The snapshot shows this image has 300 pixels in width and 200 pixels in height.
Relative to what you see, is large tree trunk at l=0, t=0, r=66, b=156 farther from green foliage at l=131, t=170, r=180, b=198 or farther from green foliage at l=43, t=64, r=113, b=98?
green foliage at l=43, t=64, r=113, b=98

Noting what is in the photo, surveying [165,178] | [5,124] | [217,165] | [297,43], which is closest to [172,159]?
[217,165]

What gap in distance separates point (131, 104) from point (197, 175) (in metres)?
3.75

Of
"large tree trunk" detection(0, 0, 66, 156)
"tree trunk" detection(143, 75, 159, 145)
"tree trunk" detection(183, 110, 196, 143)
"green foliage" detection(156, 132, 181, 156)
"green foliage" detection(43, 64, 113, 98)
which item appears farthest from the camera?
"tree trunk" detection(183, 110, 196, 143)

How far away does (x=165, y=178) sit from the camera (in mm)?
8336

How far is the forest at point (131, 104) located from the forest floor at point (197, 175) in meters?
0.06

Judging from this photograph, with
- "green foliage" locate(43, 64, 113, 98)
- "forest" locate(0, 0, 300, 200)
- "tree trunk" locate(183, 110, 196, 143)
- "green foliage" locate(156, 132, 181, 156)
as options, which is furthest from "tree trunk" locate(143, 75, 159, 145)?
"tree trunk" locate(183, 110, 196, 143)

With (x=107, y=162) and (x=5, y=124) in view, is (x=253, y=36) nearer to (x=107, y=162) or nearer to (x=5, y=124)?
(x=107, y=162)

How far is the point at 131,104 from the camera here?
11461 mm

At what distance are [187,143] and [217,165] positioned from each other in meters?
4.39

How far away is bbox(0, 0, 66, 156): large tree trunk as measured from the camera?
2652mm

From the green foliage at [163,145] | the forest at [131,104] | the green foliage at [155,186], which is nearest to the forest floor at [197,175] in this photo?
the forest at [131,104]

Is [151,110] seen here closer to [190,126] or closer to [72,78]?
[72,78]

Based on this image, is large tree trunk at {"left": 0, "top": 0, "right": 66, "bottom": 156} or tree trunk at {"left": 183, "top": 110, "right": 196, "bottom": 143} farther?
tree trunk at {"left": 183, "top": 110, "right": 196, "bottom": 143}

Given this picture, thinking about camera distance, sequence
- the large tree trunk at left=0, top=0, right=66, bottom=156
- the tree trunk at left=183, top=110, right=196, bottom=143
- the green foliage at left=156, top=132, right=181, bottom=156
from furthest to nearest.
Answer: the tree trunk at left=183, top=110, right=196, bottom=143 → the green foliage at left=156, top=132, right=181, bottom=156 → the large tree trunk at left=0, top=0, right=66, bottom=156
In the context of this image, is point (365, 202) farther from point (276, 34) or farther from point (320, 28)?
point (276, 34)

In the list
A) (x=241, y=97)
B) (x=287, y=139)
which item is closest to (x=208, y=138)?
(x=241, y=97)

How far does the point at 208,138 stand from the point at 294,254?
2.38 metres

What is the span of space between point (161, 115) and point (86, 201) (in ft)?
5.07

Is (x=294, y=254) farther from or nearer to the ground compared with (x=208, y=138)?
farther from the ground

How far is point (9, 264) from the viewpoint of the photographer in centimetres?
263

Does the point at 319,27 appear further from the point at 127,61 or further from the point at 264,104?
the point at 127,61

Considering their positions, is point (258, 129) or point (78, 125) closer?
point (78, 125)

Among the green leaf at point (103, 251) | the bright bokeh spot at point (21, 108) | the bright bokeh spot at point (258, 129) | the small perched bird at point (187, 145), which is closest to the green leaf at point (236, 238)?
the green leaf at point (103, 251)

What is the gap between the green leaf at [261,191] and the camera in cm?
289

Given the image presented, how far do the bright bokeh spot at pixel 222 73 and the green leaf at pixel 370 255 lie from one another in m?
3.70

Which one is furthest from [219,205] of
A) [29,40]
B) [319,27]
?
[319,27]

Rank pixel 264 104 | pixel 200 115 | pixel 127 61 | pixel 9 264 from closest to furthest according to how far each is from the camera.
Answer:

------

EXERCISE DETAILS >>
Retype nothing except the lines from the line holding "What is the gap" through the last line of the entries, both included.

FINISHED ANSWER >>
What is the gap between the green leaf at [261,191] and the camera in cm?
289

Given the image presented, how far do the bright bokeh spot at pixel 222 73 and the green leaf at pixel 370 255 lie from one another in m?
3.70

Which one is furthest from [219,205] of
A) [29,40]
B) [319,27]
?
[319,27]

Rank pixel 264 104 | pixel 200 115 | pixel 127 61 | pixel 9 264 from closest to furthest according to how far each is from the camera.
Answer:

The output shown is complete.